I'll be honest: the direction 1.3 went was not a direction I saw as valuable.

Similarly, I felt like the 1.2 work on protocols and datatypes was about 3/5 of what a person would need to use them in general programming. I've talked with some people I consider experts in Clojure and they suggested to me they have some similar feelings.

The community dislike of macros, and a curious insistance on using the most difficult and bug-prone version (not to mention least debuggable) of a macro implementation is another example of a troubling bias in the direction of clojure.

I am not a genius, nor do I claim to have superior information on which direction Clojure should go.

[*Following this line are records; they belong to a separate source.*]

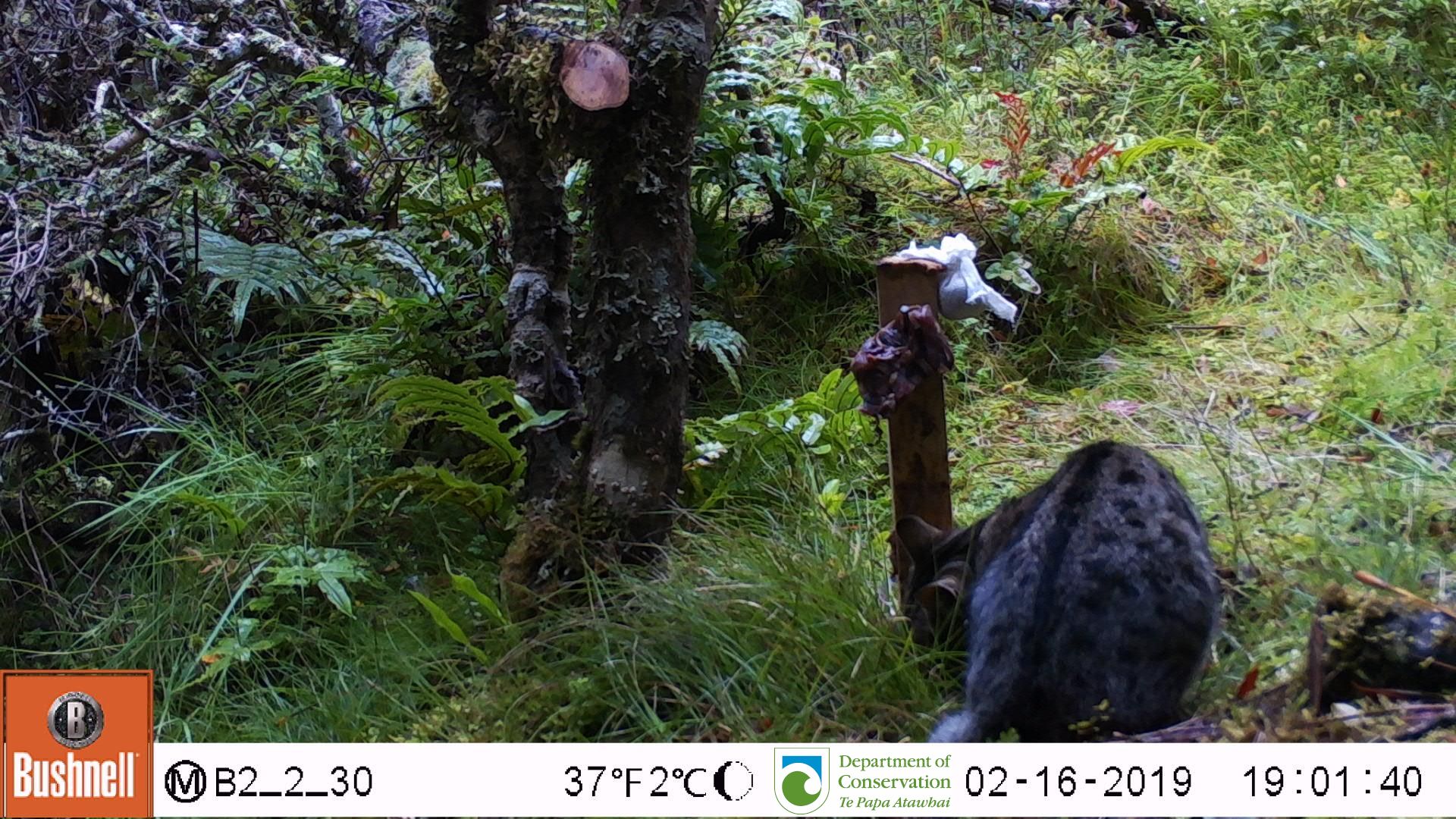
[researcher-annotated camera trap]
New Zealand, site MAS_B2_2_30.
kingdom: Animalia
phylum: Chordata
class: Mammalia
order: Carnivora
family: Felidae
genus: Felis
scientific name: Felis catus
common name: domestic cat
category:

All I have is my biases and intuitions, but I don't think I'm alone in their current values.


What exactly did you not like about 1.3? It's faster and a lot numeric stuff no longer needs to be written Java.

As far as 1.2, the only thing I find lacking around protocols and datatypes is reader support and a default constructor fn.

As far as community dislike of macros, I'm not convinced.

I also don't see anything stopping anyone from submitting their CA and pitching a friendlier macro front-end. But as far I can tell most people in the Clojure community are not familiar with Scheme style macros. You'd have to come up with the code, write the tutorials, and market your approach. That it's a lot of work is the only reason I see that it hasn't been done yet - not because anyone is against the idea.


There is a spike of scheme-esque macros for Clojure here:

https://github.com/qbg/syntax-rules

Not sure of the status/quality of that impl, but there you go.